DATA PROVIDED:

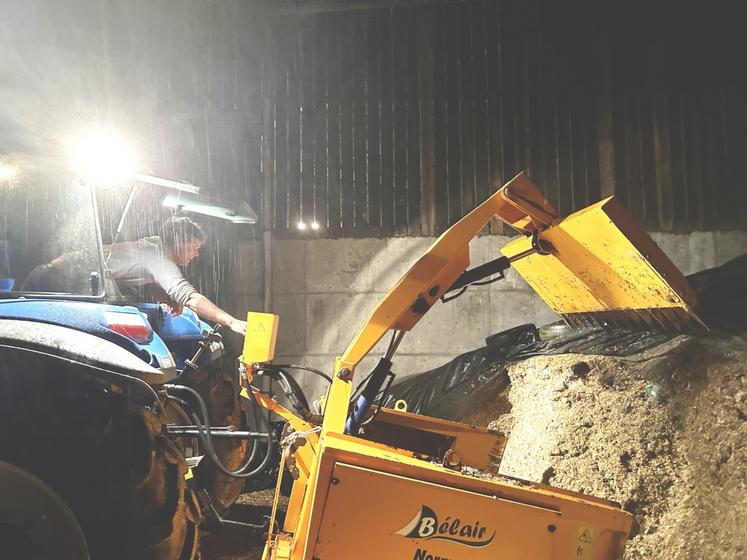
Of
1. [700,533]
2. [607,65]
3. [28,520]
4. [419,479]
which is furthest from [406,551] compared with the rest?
[607,65]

WORK TO DO: Rewrite the rows above with "compared with the rest" replaced by "relative to the others", keeping all other text unchanged and leaving out the pictures.

COMPLETED EXERCISE:
Of
1. [700,533]
2. [607,65]
3. [28,520]
4. [419,479]
which is furthest from [406,551] relative to the others?
[607,65]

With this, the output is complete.